How are graduate students’ job searches difference from undergraduates’?
We have three staff members who focus exclusively on graduate students and four people who work exclusively with undergraduates. While the graduate population is larger, people are at different points and more spread out. For the graduate population you may see many of the issues you see on the undergraduate side, but they are much more complex because these folks are older, they’ve been doing what it is they thought they wanted to do for a much longer time. And when someone says, “This isn’t going to work out,” or you realize this isn’t where you want to be, you may very well be married and have kids and living on $10,000 a year. It’s just a very different kind of issue.

But in terms of supporting them, one group tends to go on to academic jobs, to the faculty, and then the other side is much like the College: “I don’t know what I want to do.” What does one do with a Ph.D. in the humanities or the Divinity School? So we see a lot of that.
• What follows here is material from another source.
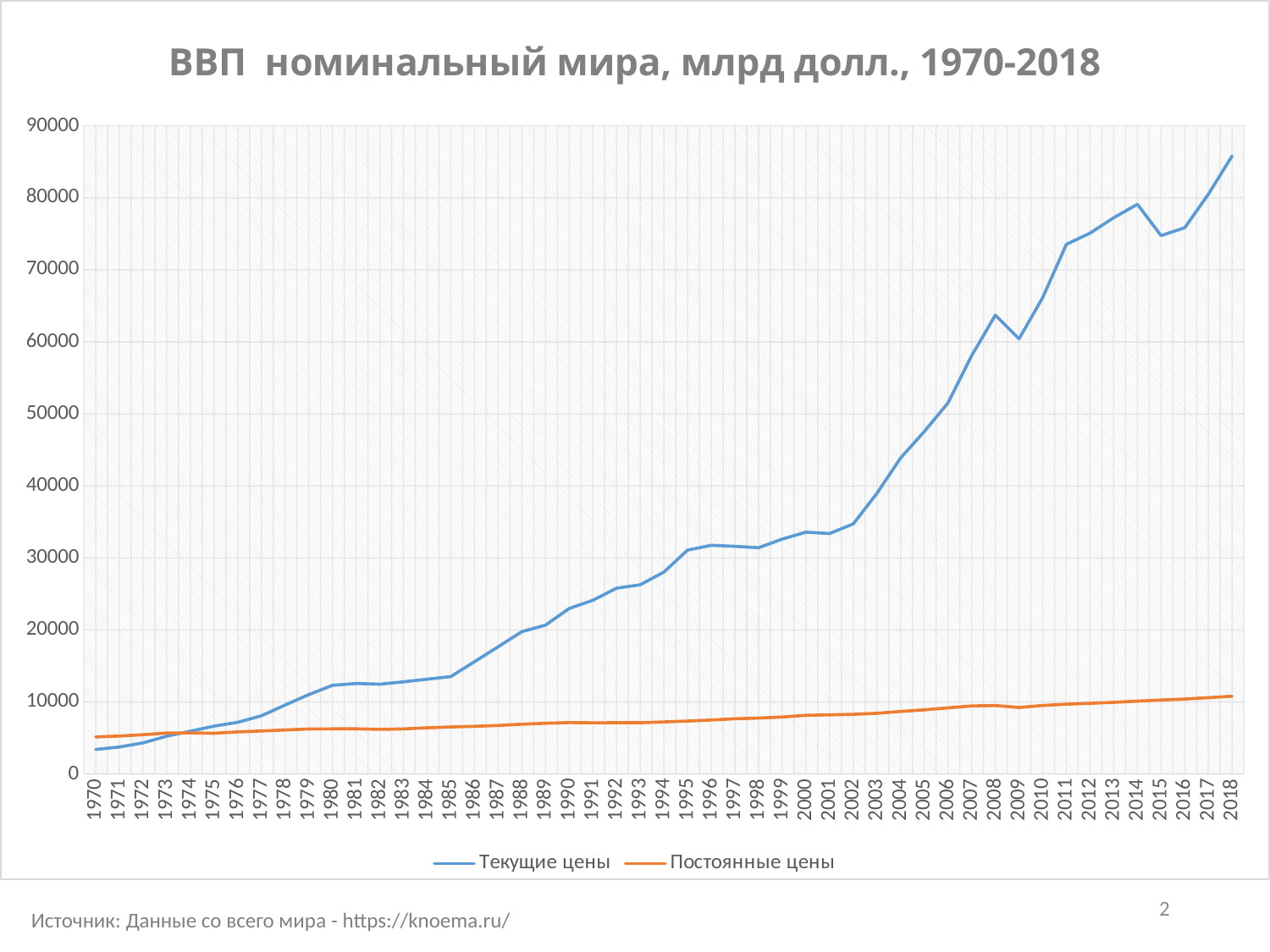
What is the title of the chart? ВВП номинальный мира, млрд долл., 1970-2018 Is the value for Постоянные цены in 2018 greater or less than 10000? greater In which year does the Текущие цены series reach its highest value? 2018 How many years are plotted along the x axis? 49 How many series does the legend list? 2 What are the two series named in the legend? Текущие цены and Постоянные цены Is the value for Текущие цены in 2018 greater or less than 80000? greater In which year is the Текущие цены series at its lowest value? 1970 Is the value for Текущие цены in 2008 greater or less than 60000? greater What kind of chart is shown on the slide? line chart Which series has the larger value in 2010, Текущие цены or Постоянные цены? Текущие цены Does the Постоянные цены series generally rise or fall from 1970 to 2018? rise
After getting CAPS help, what should a student leave with or have accomplished?
It depends on what you came in with. I think the one thing everybody should leave with is knowing there’s no easy route to this, unfortunately. We don’t keep a list of employers in our desk and if you impress us enough pull out the job and say, “This is for you, sign on the bottom line.” So you leave probably realizing that there’s more work involved than getting a student job on campus.
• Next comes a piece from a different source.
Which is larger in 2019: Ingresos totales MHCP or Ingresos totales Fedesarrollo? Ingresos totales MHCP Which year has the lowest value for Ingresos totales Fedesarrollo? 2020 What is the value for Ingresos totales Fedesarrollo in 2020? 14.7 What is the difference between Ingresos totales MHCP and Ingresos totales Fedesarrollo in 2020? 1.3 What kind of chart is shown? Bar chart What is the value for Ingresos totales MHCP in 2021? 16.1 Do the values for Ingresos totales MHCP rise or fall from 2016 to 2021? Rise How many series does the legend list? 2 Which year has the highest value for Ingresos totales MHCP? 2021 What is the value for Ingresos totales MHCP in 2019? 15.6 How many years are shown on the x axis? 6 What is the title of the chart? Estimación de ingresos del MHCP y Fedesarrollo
And we hope you leave feeling like your résumé’s a little better, having a better idea of how to talk about yourself in a way that anybody’s interested in, as opposed to how you talk about yourself at a bar.
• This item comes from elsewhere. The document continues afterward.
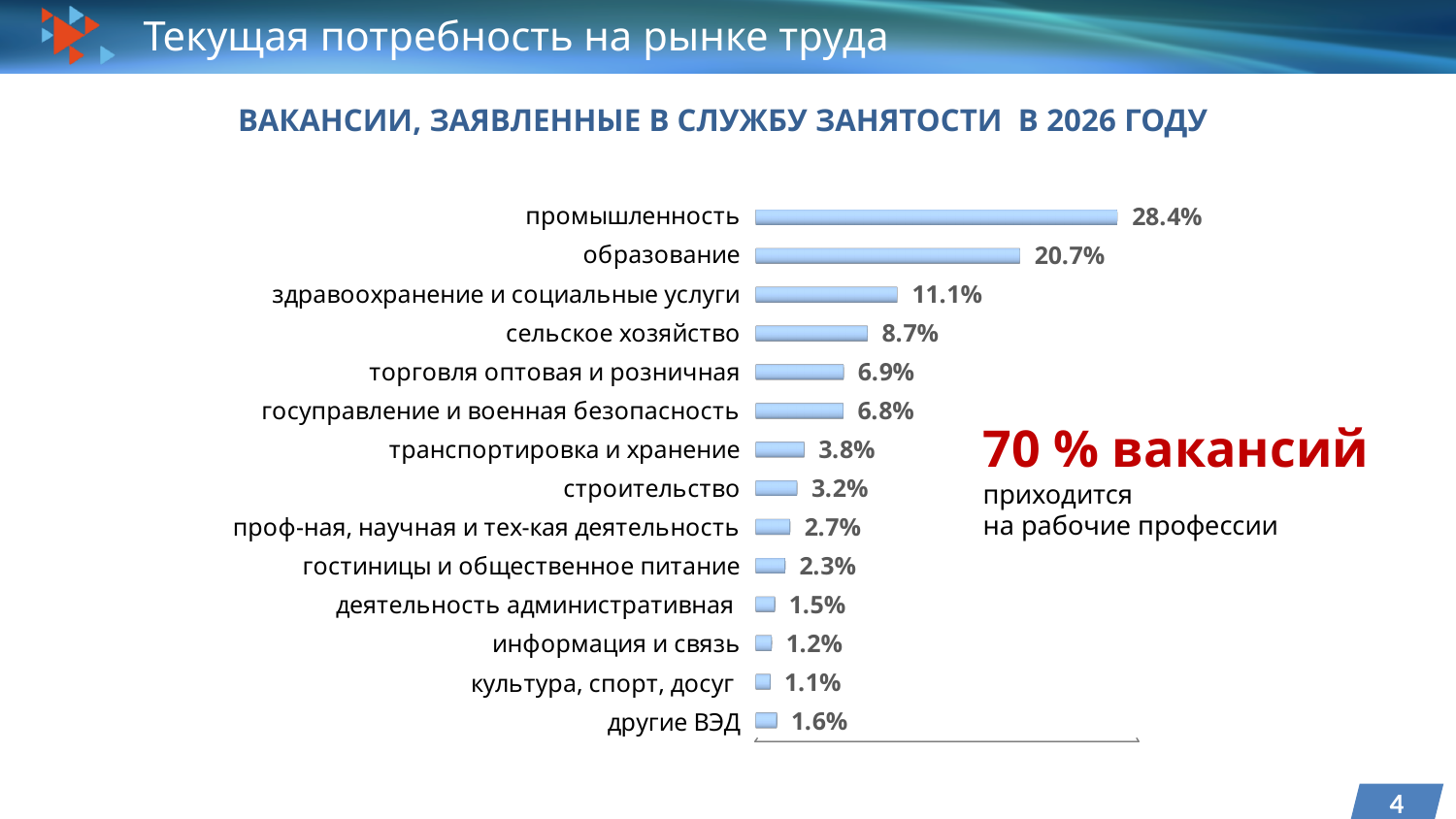
What is the value for образование? 20.7% Which is larger, the value for сельское хозяйство or the value for здравоохранение и социальные услуги? здравоохранение и социальные услуги What is the difference between the values for торговля оптовая и розничная and госуправление и военная безопасность? 0.1% What is the difference between the values for промышленность and образование? 7.7% What is the value for промышленность? 28.4% How many categories are shown in the chart? 14 What is the value for другие ВЭД? 1.6% Which category has the highest value? промышленность What is the title of the chart? ВАКАНСИИ, ЗАЯВЛЕННЫЕ В СЛУЖБУ ЗАНЯТОСТИ В 2026 ГОДУ Which category has the lowest value? культура, спорт, досуг What is the value for транспортировка и хранение? 3.8% What kind of chart is shown on the slide? bar chart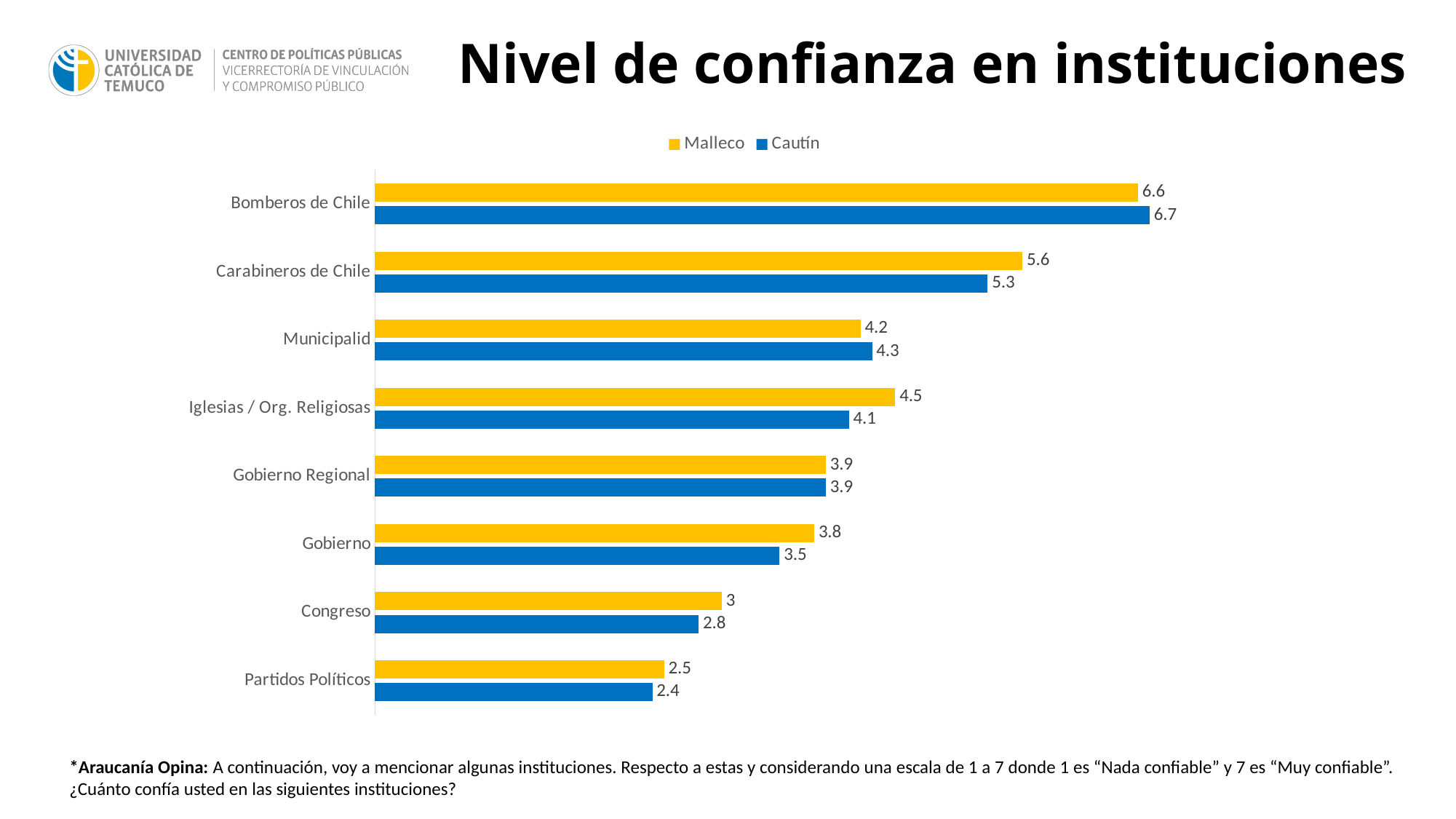
What is the Malleco value for Carabineros de Chile? 5.6 How many series does the legend list? 2 What is the difference between the Malleco values for Bomberos de Chile and Congreso? 3.6 Which institution has the highest Cautín value? Bomberos de Chile What kind of chart is shown on the slide? Bar chart What is the difference between the Malleco and Cautín values for Gobierno? 0.3 What is the Cautín value for Partidos Políticos? 2.4 Which institution has the lowest Malleco value? Partidos Políticos Which is larger for Carabineros de Chile, the Malleco value or the Cautín value? Malleco How many institutions are shown on the chart? 8 Which colour represents the Cautín series? Blue What is the Cautín value for Iglesias / Org. Religiosas? 4.1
How does your own past experience help you in this job?
Because I’ve been on the other side of the table—I’ve done hiring, I’ve been a hiring manager—I have some appreciation for what the recruiters are going through and for how little time you really have to make an impression. I also have an understanding of the field these students are competing against. There are other people out there besides U of C grads. Students are competing against other very capable and talented people, and they need to figure out how to get over that hurdle.

What is the most underrated tool students have?
The Alumni Careers Network is an important part of what we do. For the money they pay, in addition to critical-thinking and other academic skills, the one tangible thing that people walk away with—I really believe this—is the network of those past and presently associated with the University. We don’t do this connecting as well as our peer institutions. For a whole variety of reasons we don’t, and it’s a loss of an opportunity for the current students but also for the alumni, in terms of being able to build that network for new contacts or new business or fund raising or whatever it is that you need.